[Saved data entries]
* * * * * * *

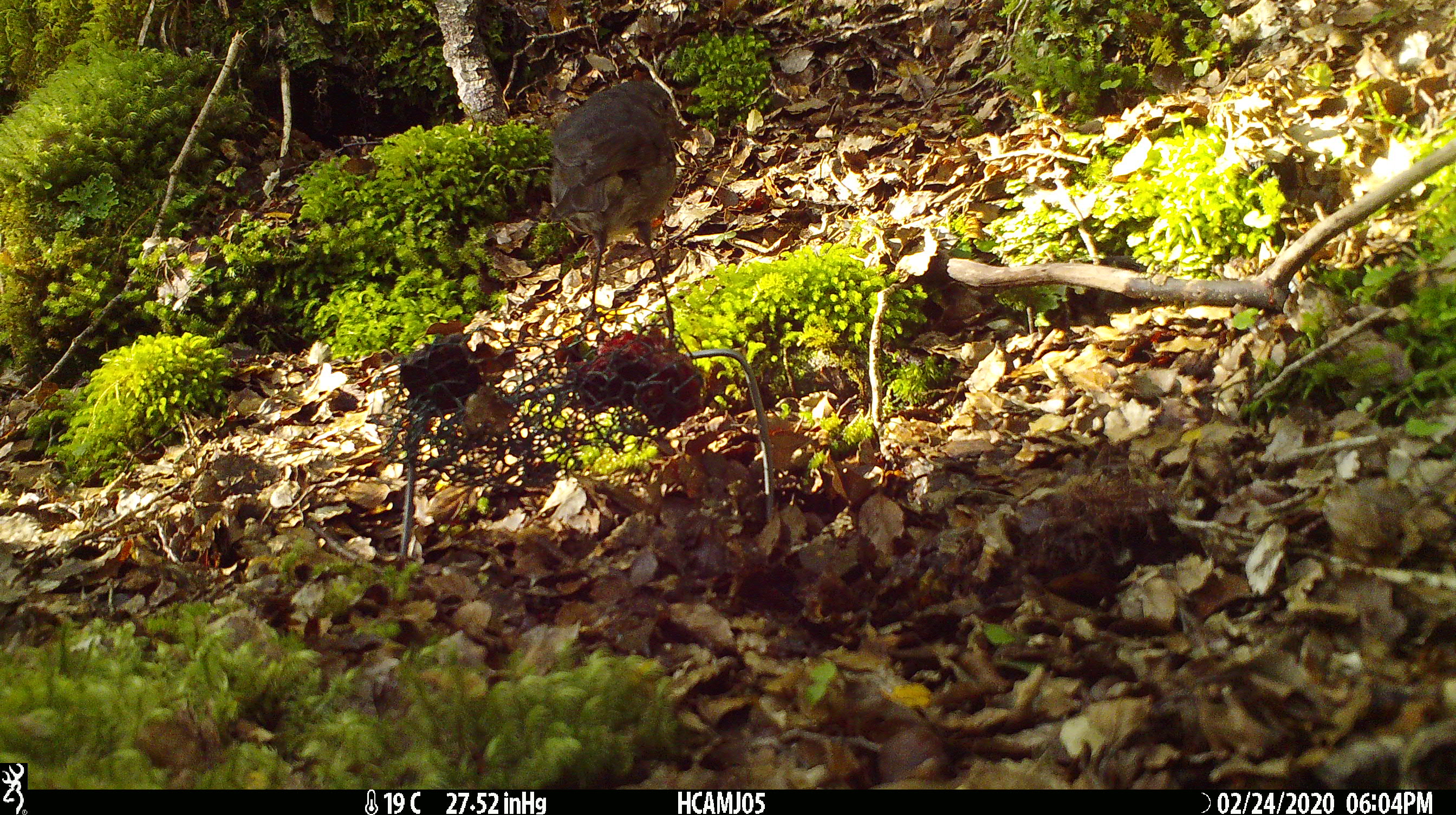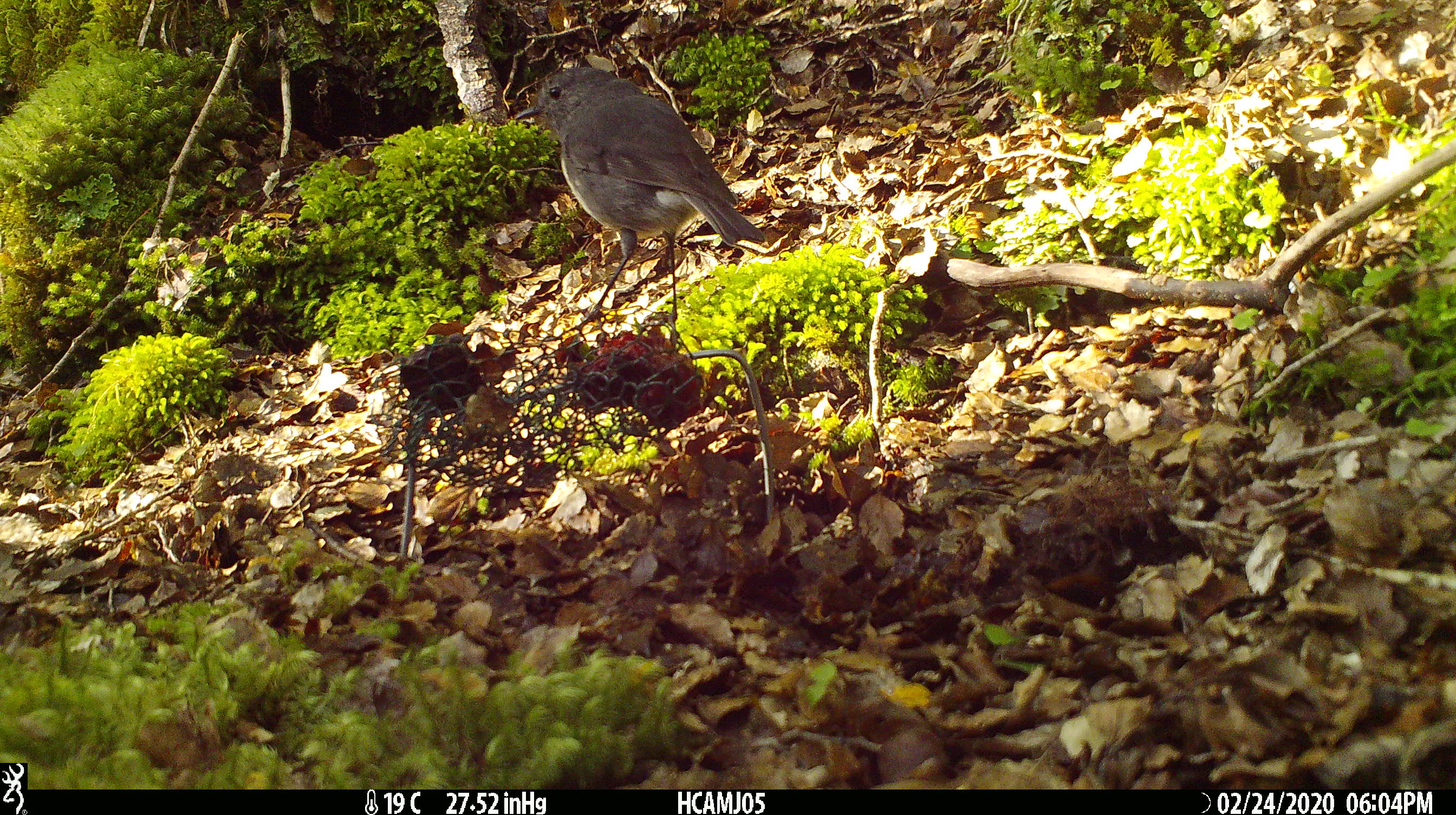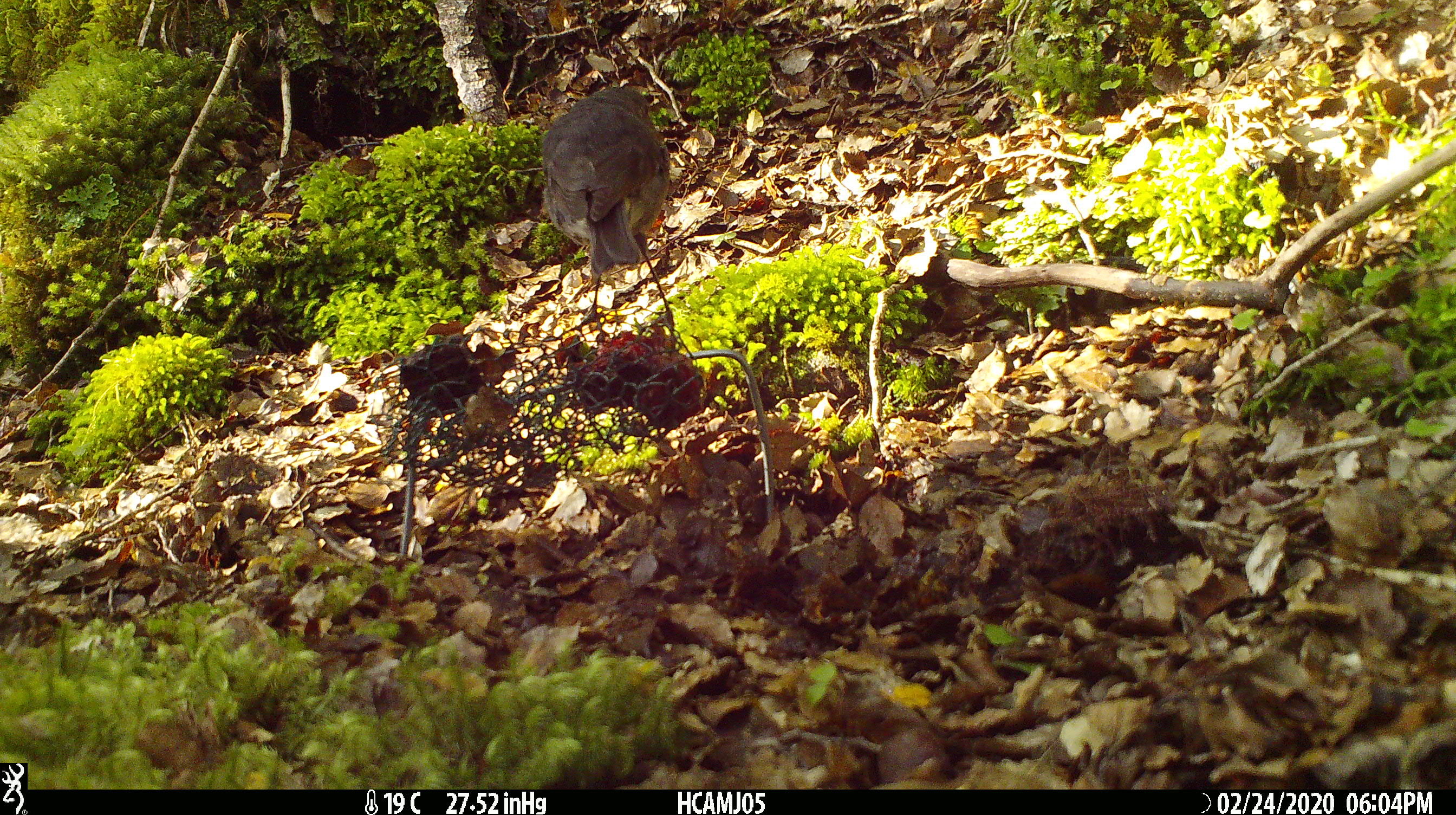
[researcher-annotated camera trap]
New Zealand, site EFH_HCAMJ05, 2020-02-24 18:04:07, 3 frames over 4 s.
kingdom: Animalia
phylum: Chordata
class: Aves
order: Passeriformes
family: Petroicidae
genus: Petroica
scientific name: Petroica australis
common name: new zealand robin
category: robin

* * * * * * *

The line with "New Zealand, site", the last line of the data above, and every line between them should be duplicated exactly, with nothing else.

New Zealand, site EFH_HCAMJ05, 2020-02-24 18:04:07, 3 frames over 4 s.
kingdom: Animalia
phylum: Chordata
class: Aves
order: Passeriformes
family: Petroicidae
genus: Petroica
scientific name: Petroica australis
common name: new zealand robin
category: robin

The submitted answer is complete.